Borders, that were located in shopping districts. Powered with

advertising dollars and clout with publishers, the mega giants took a

blow when the American Booksellers Assn. settled a seven-year lawsuit

over illegal business practices that gave kick backs from the book

chains to publishers. But by that the time the damage had been done,

said Tom Ahern, owner of Latitude 33 books.

"Laguna once had seven bookstores," he explained in the back

office crammed with over-stock and supplies. With each store,

including Fahrenheit 451, Mariners and Upchurch Brown, two themes to

their downfalls emerged: poor business practices and a city that does

not support businesses.

"Businesses in Laguna are not treated well," he said. "Here you're

treated like you're trespassing, but in Newport Beach the attitude is

how can we can help you."

Ahern faults the city for not having a business-friendly

development plan as well as inefficient conditional-use permit

processes, unfavorable building codes and inadequate parking.

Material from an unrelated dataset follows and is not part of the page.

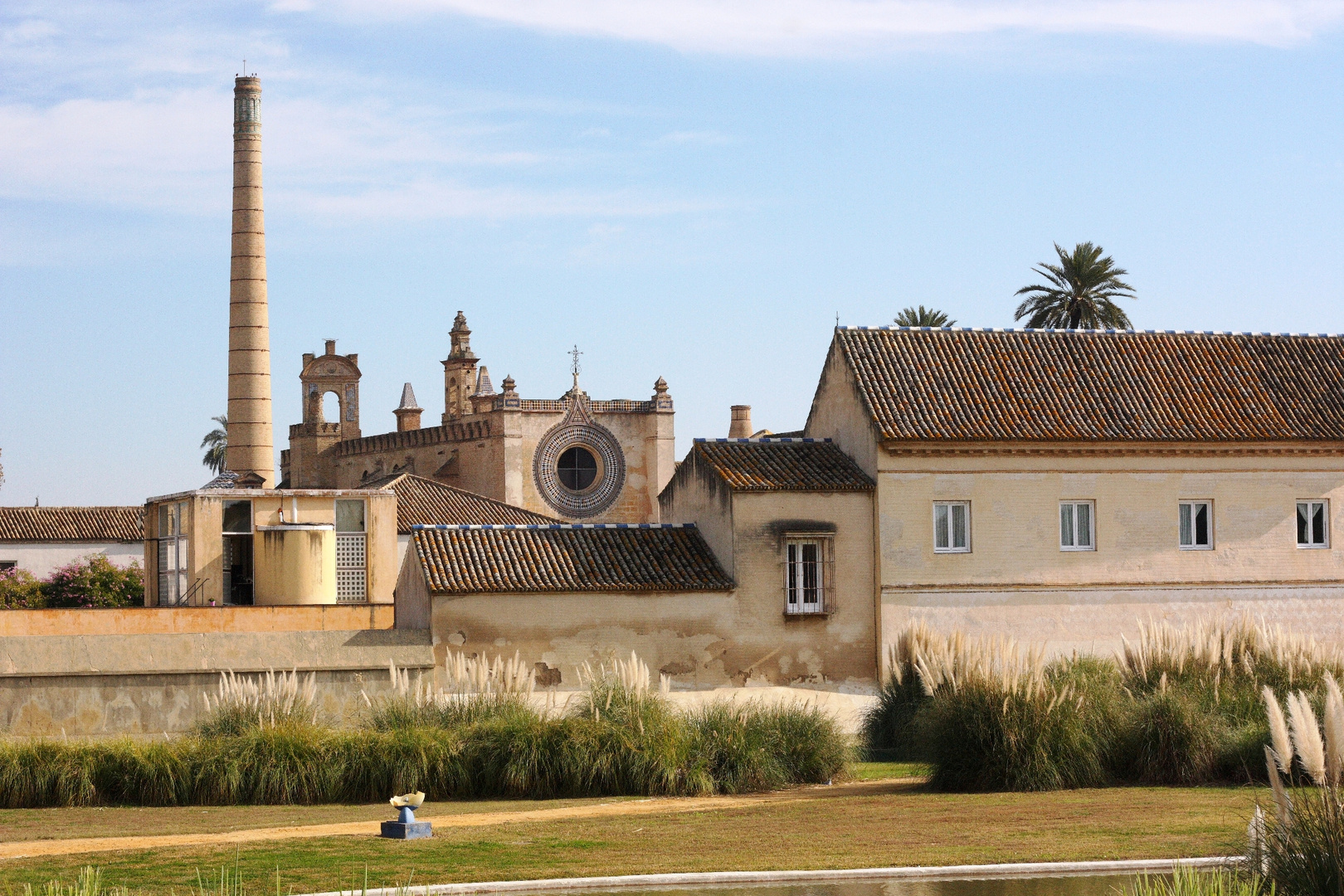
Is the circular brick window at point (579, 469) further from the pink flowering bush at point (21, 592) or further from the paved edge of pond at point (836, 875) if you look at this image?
the paved edge of pond at point (836, 875)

"Why does it take six weeks to get a conditional-use permit and

sign approval?" he asked. "In other cities it might take two or three

days."

He proves his point by citing a startling statistic.

"Total retail sales in all of Laguna are less than the total sales

of Fletcher Jones," he said. Last year the Mercedes Benz dealer

posted $424 million in gross sales.

Ahern maintains that parking is the foundation to build a vibrant

resident and tourist serving business community. The lack of spaces

not only keeps residents -- who account for 85% of his business --

homebound from July to September but also make it difficult for

retailers and their employees to get to work.

"The city won't move on the Village Entrance and they ignored the

Village Entrance study that called for 900 spaces by only allowing

300 spaces," he said.

Mayor Wayne Baglin said that the number of spaces contained in the

Village Entrance conceptual plan approved by the council on Wednesday

evening is closer to 400.

"There are fewer parking spaces because of the geological and

flooding constraints at the site," he said, adding that a structure

that could accommodate more than 400 spaces would have been an

excessively tall building.

Until the city provides adequate parking or proceeds with the

Village Entrance project, Ahern maintained that downtown and all

other Laguna businesses will hear their customers say, "See ya in

September."

Although Ahern has no plans to close Latitude 33 -- this was the

first year the store posted a profit -- he is discouraged that the

city listens to preservationists and not progressives.

"There are certain elements who encourage a policy to keep Laguna

freeze-dried and return it to the days of 1909," he said. "They're

killing business and I will really miss those guys at Different

Drummer."

Although Merrell regrets the closure of Different Drummer, he will

walk into a new venture with the owners of the Open Book in

Sacramento with a love of books and a love of serving the gay and

lesbian community.

"This business connected me to people, ideas and politics," he

said looking out at the traffic streaming down South Coast Highway.

"I think that has a lot of value."

* MARY A. CASTILLO is a news assistant for the Coastline Pilot.

She covers education, public safety and City Hall.